Kommentar Das Geld des SPD-Kanzlerkandidaten - Monsieur Steinreich

Das muss ihm erst mal jemand nachmachen: Der Kanzlerkandidat der SPD verdient in nicht einmal vier Jahren durch Vorträge mehr als eine Million Euro hinzu, legt das alles bis auf die Stelle hinter dem Komma offen und erhält dafür auch noch Anerkennung, zumindest Respekt von (fast) allen Seiten.

Die da laut gebrüllt haben - im Glauben, den Spitzensozialdemokraten schon erlegt zu haben -, sind als Bettvorleger gelandet. Peer Steinbrück könnte also jubilieren, aber er tut es aus guten Gründen nicht. Denn er weiß: Da ist was hängen geblieben. Nicht die Hunderttausende auf dem Konto von Monsieur Steinreich. Da bleibt ein Makel hängen. Auch wenn es "nur" ein politischer, kein moralischer ist.

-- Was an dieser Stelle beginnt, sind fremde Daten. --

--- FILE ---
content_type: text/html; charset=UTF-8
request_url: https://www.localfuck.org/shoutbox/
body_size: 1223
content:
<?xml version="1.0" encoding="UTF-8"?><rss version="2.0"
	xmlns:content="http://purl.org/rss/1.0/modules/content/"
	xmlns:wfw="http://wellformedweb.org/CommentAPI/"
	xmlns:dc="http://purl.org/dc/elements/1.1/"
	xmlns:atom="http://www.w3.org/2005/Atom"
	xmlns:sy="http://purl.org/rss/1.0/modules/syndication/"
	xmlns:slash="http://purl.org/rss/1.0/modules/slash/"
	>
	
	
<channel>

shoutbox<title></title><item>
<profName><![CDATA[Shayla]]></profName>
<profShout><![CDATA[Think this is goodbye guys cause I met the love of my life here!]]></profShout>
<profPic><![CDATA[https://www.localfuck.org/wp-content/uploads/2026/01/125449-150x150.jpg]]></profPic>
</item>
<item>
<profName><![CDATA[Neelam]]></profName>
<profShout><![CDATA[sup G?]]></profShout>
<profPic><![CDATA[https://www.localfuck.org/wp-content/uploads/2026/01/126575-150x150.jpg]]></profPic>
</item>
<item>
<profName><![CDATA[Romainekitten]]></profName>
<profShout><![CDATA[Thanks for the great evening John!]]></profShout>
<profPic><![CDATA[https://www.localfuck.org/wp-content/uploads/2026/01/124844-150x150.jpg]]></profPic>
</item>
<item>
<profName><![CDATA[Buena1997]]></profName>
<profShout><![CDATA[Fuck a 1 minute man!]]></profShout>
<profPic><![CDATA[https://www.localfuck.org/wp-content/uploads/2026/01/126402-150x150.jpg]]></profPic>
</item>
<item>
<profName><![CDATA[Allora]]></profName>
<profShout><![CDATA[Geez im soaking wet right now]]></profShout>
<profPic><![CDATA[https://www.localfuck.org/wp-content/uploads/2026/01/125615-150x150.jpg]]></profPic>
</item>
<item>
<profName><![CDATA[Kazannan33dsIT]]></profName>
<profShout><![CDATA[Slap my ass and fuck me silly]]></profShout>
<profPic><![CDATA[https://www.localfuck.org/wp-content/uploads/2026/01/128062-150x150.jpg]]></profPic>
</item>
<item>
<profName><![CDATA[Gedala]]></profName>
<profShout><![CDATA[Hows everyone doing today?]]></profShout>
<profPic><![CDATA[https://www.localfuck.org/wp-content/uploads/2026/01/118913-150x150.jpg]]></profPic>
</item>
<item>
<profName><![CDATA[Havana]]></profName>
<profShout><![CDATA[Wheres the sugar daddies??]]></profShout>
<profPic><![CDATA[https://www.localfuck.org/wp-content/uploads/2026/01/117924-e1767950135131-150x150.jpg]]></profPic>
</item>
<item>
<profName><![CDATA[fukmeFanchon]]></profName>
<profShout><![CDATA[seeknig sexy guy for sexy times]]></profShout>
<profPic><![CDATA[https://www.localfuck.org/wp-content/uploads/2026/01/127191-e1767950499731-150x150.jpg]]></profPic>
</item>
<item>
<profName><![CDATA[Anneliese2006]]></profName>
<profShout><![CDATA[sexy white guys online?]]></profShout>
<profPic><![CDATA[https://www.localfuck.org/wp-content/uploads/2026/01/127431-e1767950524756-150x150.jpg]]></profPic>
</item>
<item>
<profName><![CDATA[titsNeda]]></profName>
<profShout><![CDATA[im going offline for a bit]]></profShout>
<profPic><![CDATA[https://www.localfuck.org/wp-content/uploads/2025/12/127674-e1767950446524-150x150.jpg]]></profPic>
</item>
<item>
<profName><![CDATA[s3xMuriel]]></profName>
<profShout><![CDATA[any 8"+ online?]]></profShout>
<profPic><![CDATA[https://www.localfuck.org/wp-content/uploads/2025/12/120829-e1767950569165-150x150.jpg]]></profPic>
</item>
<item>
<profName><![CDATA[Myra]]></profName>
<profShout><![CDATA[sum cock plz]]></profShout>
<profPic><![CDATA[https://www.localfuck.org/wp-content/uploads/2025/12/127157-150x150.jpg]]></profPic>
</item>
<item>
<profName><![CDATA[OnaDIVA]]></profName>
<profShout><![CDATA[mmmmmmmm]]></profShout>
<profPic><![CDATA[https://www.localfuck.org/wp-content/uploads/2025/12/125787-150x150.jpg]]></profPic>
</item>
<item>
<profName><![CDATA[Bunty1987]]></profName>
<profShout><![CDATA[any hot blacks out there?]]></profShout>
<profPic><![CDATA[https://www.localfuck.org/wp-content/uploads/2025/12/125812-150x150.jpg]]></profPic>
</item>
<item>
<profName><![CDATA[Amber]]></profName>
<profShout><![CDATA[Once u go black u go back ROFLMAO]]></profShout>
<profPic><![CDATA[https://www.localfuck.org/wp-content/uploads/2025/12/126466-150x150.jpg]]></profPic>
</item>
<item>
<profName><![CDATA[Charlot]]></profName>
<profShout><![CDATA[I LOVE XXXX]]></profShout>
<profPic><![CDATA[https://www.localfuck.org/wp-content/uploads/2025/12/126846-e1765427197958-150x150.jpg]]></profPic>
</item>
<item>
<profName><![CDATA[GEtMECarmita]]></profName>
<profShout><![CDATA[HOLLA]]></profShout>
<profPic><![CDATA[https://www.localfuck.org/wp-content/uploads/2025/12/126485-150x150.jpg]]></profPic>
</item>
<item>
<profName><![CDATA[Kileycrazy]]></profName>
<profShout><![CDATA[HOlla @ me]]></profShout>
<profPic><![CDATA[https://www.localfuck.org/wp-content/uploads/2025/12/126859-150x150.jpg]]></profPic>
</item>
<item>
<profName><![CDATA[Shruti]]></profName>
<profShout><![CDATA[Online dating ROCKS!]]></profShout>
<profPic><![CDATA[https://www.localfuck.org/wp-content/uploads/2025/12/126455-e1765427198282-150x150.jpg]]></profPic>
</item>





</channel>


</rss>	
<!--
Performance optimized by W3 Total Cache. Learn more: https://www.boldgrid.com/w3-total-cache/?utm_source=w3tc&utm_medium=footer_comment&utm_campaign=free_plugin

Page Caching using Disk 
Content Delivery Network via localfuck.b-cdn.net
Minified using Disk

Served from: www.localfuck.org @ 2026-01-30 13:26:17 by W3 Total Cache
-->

Der SPD-Kanzlerkandidat hat nachgewiesen, dass er sich, bis auf Mini-Ausnahmen, an Recht und Gesetz gehalten hat. Er hat offengelegt, was offenzulegen war - und nebenbei dem gesamten Parlament im Effekt noch den Dienst von mehr Transparenz und damit mehr Glaubwürdigkeit erwiesen. Er hat auch - nicht ganz so überzeugend - nachgewiesen, dass er seine Pflichten als Abgeordneter nicht vernachlässigt hat.

Die Vorstellung, dass ein Abgeordneter permanent im Plenum zu sitzen hat, ist ja längst von richtig verstandenen Realitäten überholt. Vor allem aber: Steinbrück hat aus all dem nie ein Geheimnis gemacht. Und: Er hat, das lässt sich nun wirklich nachlesen, niemandem nach dem Mund geredet bei seinen bestens bezahlten Auftritten.

Auch das ist hohe Kunst: sich teuer bezahlen zu lassen und dann dem erlesenen Auditorium die Leviten zu lesen. Das war nicht nur einmal vor Bankern so... Nicht zuletzt kann Steinbrück darauf verweisen, dass er ein Mehrfaches von Vorträgen unentgeltlich gehalten hat.

Alles also halb so schlimm? Eben nicht. Peer Steinbrück hat gehandelt, wie er gehandelt hat, weil er sich im Vorruhestand glaubte. Er hat getan, was viele nach dem Ende ihrer Karriere tun: Er hat sein Können versilbert. Wie Gerhard Schröder, Joschka Fischer oder oder. Der Unterschied ist nur, dass sich jetzt herausstellt, dass es (noch) nicht sein Karriere-Ende war.

Das gibt der Sache von eben auf gleich eine andere Wendung. Da steht ein Kanzlerkandidat der SPD, der - wofür sonst? - für Soziales und soziale Gerechtigkeit zu stehen hat und kassiert mehr als so gut wie alle Sozialdemokraten dieses Landes - und das nebenher. Das macht die ohnehin latent existente Frage, ob das der richtige Kandidat für diese Partei sei, wieder virulent.

Die Umfragen zeigen es: Der Startbonus ist schon wieder verbraucht. Die SPD-Führung wusste um Steinbrücks "Hobby" und sie hat ihn dennoch nominiert. Sie weiß warum. Weil kein anderer so wie er in der Lage ist, Sachkompetenz mit Bissigkeit in der Auseinandersetzung zu verbinden. Jetzt muss die Partei mit ihrem Kandidaten leben. Etwas schlechter als zuvor.